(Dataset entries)
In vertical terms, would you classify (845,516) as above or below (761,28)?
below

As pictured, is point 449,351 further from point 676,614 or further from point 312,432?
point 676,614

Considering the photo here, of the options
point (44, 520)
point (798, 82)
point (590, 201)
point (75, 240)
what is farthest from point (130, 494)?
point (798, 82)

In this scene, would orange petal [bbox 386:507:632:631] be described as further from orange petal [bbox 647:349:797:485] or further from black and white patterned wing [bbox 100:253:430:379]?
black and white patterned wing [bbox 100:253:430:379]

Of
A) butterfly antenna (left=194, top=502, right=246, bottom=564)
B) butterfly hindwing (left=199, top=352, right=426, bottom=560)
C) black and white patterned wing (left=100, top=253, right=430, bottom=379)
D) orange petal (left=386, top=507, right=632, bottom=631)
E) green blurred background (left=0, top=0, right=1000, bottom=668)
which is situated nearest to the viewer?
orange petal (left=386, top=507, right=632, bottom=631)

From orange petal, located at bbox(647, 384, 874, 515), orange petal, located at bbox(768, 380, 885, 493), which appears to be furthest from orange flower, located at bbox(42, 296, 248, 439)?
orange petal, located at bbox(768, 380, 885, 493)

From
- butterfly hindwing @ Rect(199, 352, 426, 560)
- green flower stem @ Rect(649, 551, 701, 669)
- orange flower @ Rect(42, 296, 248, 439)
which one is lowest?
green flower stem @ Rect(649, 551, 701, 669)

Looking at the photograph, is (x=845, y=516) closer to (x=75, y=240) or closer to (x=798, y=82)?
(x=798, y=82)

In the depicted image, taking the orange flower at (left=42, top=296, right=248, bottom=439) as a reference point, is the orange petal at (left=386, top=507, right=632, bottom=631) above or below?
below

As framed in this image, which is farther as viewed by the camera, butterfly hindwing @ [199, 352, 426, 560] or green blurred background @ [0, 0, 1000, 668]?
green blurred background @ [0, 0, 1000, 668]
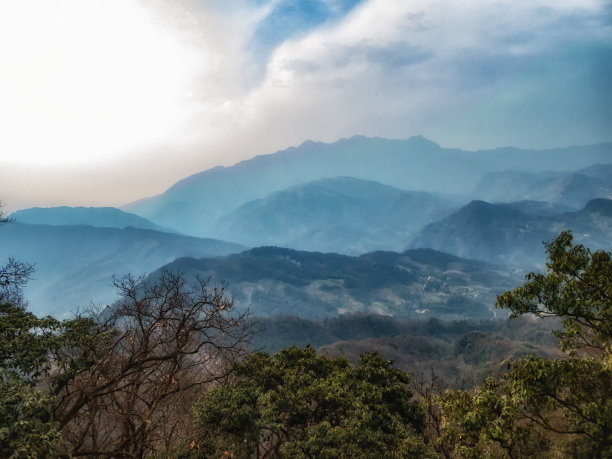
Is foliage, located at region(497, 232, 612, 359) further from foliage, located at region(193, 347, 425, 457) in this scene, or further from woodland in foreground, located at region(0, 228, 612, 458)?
foliage, located at region(193, 347, 425, 457)

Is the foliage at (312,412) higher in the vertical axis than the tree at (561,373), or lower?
lower

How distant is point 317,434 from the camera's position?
1063cm

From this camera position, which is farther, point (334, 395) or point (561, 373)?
point (334, 395)

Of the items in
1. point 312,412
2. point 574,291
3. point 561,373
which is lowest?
point 312,412

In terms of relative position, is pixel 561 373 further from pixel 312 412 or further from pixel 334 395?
pixel 312 412

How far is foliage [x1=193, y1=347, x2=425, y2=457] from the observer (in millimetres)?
10484

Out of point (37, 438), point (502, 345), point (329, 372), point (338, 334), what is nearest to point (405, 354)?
point (502, 345)

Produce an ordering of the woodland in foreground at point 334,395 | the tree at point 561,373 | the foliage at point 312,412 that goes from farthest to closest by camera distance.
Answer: the foliage at point 312,412 < the woodland in foreground at point 334,395 < the tree at point 561,373

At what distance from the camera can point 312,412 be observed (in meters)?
12.7

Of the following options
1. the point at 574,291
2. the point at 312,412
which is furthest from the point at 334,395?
the point at 574,291

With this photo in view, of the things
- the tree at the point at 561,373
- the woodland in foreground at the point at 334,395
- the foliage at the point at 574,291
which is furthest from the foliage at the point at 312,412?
the foliage at the point at 574,291

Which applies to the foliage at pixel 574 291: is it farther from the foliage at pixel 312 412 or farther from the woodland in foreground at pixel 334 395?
the foliage at pixel 312 412

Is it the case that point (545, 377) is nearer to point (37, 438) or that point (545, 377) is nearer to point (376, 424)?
point (376, 424)

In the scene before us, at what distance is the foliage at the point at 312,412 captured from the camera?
1048 cm
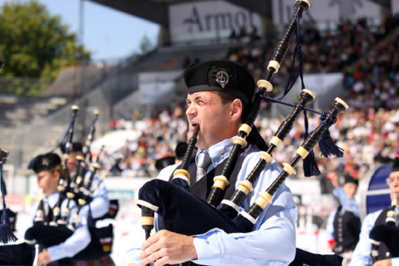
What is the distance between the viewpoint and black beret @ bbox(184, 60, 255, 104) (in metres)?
2.16

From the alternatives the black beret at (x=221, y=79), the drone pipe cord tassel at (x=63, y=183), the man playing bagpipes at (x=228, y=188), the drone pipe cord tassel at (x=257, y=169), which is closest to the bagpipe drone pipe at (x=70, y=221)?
the drone pipe cord tassel at (x=63, y=183)

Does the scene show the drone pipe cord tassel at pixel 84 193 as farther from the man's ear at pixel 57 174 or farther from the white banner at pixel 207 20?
the white banner at pixel 207 20

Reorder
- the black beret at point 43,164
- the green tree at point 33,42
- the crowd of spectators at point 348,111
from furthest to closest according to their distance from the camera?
the green tree at point 33,42
the crowd of spectators at point 348,111
the black beret at point 43,164

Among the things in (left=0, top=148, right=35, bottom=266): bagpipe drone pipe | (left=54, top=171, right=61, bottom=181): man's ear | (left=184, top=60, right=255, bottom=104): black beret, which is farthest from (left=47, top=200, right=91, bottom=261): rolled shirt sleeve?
(left=184, top=60, right=255, bottom=104): black beret

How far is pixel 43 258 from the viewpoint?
414cm

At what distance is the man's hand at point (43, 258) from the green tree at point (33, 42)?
39.3m

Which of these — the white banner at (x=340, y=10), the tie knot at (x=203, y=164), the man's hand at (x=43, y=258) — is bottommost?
the man's hand at (x=43, y=258)

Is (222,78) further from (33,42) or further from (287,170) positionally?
(33,42)

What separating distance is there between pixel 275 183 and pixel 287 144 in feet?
44.2

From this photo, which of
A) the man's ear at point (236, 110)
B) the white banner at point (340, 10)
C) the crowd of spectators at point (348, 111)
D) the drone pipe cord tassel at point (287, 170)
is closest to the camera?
the drone pipe cord tassel at point (287, 170)

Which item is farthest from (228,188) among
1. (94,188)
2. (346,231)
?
(346,231)

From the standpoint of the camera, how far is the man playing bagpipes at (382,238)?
3.30 metres

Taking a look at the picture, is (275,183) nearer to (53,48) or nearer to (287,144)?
(287,144)

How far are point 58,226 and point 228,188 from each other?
101 inches
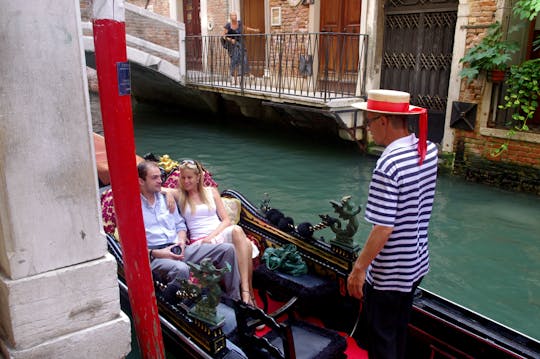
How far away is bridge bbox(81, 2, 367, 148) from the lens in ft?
22.0

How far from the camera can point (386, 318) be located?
5.52 feet

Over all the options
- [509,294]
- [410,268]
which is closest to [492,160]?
[509,294]

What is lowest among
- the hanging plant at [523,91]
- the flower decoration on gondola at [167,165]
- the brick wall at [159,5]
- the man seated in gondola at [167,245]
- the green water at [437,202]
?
the green water at [437,202]

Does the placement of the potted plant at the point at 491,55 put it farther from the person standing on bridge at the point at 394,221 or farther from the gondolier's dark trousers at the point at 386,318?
the gondolier's dark trousers at the point at 386,318

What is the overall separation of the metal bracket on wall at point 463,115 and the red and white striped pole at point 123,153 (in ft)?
15.7

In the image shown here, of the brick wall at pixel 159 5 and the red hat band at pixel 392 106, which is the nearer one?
the red hat band at pixel 392 106

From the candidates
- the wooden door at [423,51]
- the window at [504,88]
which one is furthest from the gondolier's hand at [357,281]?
the wooden door at [423,51]

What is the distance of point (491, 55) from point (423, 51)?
121 cm

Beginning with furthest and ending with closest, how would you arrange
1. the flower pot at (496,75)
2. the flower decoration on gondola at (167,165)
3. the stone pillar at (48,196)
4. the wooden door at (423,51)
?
the wooden door at (423,51) → the flower pot at (496,75) → the flower decoration on gondola at (167,165) → the stone pillar at (48,196)

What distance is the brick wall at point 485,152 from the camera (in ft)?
17.1

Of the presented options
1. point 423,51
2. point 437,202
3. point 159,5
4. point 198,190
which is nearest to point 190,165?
point 198,190

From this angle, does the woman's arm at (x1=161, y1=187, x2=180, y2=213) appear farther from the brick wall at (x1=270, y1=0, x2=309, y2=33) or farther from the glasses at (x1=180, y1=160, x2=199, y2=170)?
the brick wall at (x1=270, y1=0, x2=309, y2=33)

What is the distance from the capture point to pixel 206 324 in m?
1.90

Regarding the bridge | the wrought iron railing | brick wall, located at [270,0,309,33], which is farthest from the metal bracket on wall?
brick wall, located at [270,0,309,33]
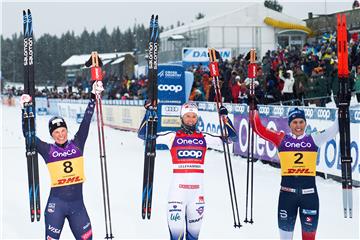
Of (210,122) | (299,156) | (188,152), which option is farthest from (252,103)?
(210,122)

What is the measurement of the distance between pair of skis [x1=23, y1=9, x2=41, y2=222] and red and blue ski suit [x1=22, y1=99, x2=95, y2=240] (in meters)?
0.48

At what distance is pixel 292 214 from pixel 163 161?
9556mm

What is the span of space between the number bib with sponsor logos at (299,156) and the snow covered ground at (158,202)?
1.91 meters

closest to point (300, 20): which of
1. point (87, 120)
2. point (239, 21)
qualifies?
point (239, 21)

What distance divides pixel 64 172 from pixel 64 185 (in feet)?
0.51

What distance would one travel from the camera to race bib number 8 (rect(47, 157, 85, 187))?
20.7ft

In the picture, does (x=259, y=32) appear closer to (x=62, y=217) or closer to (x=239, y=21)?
(x=239, y=21)

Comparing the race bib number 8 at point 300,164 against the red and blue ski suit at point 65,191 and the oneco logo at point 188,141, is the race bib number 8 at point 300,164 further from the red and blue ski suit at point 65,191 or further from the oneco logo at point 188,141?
the red and blue ski suit at point 65,191

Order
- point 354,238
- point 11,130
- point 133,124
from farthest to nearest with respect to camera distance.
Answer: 1. point 11,130
2. point 133,124
3. point 354,238

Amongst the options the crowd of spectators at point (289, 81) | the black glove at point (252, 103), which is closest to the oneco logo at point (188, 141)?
the black glove at point (252, 103)

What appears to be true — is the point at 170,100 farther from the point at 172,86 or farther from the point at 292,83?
the point at 292,83

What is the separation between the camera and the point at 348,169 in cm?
732

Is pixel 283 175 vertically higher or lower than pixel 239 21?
lower

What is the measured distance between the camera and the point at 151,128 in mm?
7367
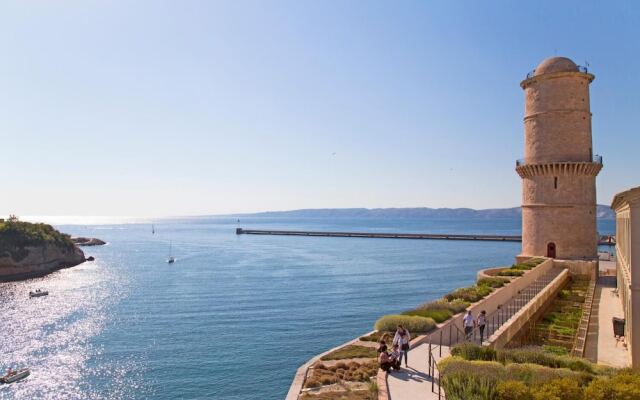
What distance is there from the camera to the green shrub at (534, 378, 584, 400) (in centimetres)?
871

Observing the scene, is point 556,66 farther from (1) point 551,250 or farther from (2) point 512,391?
(2) point 512,391

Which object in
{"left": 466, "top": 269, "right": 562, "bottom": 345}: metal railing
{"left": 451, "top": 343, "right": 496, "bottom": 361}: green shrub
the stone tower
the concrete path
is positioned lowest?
{"left": 466, "top": 269, "right": 562, "bottom": 345}: metal railing

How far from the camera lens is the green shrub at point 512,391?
8.96 m

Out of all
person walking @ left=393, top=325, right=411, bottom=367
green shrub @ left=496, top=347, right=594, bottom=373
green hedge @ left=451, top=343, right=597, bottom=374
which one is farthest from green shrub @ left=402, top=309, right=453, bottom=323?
green shrub @ left=496, top=347, right=594, bottom=373

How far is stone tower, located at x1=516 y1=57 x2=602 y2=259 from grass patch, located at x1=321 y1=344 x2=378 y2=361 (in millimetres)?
29538

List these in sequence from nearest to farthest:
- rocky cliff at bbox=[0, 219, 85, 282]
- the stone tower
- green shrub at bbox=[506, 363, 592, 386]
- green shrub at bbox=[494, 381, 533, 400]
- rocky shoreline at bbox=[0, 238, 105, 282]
Answer: green shrub at bbox=[494, 381, 533, 400] → green shrub at bbox=[506, 363, 592, 386] → the stone tower → rocky shoreline at bbox=[0, 238, 105, 282] → rocky cliff at bbox=[0, 219, 85, 282]

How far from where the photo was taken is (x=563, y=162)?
3725 centimetres

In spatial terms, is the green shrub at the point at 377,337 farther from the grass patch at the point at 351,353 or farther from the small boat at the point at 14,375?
the small boat at the point at 14,375

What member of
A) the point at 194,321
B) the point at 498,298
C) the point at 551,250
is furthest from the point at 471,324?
the point at 194,321

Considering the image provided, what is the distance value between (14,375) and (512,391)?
27601mm

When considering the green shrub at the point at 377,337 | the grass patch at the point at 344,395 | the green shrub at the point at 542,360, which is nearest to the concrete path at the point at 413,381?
the grass patch at the point at 344,395

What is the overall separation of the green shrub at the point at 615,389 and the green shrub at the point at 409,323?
745 centimetres

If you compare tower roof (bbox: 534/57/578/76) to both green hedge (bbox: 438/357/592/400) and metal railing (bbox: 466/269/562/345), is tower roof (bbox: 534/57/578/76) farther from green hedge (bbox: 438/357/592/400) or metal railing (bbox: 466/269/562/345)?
green hedge (bbox: 438/357/592/400)

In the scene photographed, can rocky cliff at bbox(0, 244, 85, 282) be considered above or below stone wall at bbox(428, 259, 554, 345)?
below
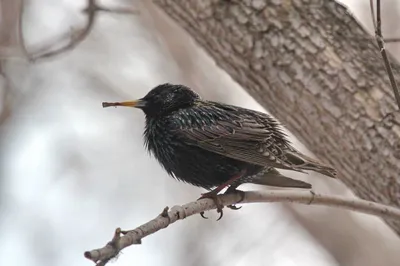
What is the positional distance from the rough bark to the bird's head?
0.45 metres

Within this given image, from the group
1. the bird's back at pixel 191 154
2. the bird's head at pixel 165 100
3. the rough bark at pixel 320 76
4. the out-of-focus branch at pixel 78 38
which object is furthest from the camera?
the out-of-focus branch at pixel 78 38

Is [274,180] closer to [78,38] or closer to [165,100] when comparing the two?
[165,100]

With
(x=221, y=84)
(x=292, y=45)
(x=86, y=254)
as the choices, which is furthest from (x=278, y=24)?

- Written exercise -
Please reproduce the lines of the listing word for word, starting at the line that contains "What appears to" and ending at the line that contains "3725 centimetres". Leave the pictures out of your copy.

- Correct result -
What appears to be true — is the point at 170,100 farther from the point at 172,86 or farther from the point at 292,83?
the point at 292,83

What is the separation between the camera and the point at 348,169 in cm?
732

Is pixel 283 175 vertically higher or lower than pixel 239 21?
lower

What is the measured distance between the camera and the point at 151,128 in mm?
7367
What distance is there from the camera to the green shrub at (534, 378, 584, 400) (in centimetres)?
871

Observing the scene, is point 556,66 farther from (1) point 551,250 or farther from (2) point 512,391?
(2) point 512,391

Which object in
{"left": 466, "top": 269, "right": 562, "bottom": 345}: metal railing
{"left": 451, "top": 343, "right": 496, "bottom": 361}: green shrub
the stone tower
the concrete path
is positioned lowest?
{"left": 466, "top": 269, "right": 562, "bottom": 345}: metal railing

How far from the camera lens is the green shrub at point 512,391?
8.96 m

Out of all
person walking @ left=393, top=325, right=411, bottom=367
green shrub @ left=496, top=347, right=594, bottom=373
green hedge @ left=451, top=343, right=597, bottom=374
which one is farthest from green shrub @ left=402, top=309, right=453, bottom=323?
green shrub @ left=496, top=347, right=594, bottom=373

How far is stone tower, located at x1=516 y1=57 x2=602 y2=259 from grass patch, located at x1=321 y1=344 x2=378 y2=361 (in millimetres)?
29538

List these in sequence from nearest to farthest:
- rocky cliff at bbox=[0, 219, 85, 282]
- the stone tower
- green shrub at bbox=[506, 363, 592, 386]
- green shrub at bbox=[494, 381, 533, 400]
- rocky shoreline at bbox=[0, 238, 105, 282]
Answer: green shrub at bbox=[494, 381, 533, 400] → green shrub at bbox=[506, 363, 592, 386] → the stone tower → rocky shoreline at bbox=[0, 238, 105, 282] → rocky cliff at bbox=[0, 219, 85, 282]

How far from where the photo was taken is (x=563, y=162)?
3725 centimetres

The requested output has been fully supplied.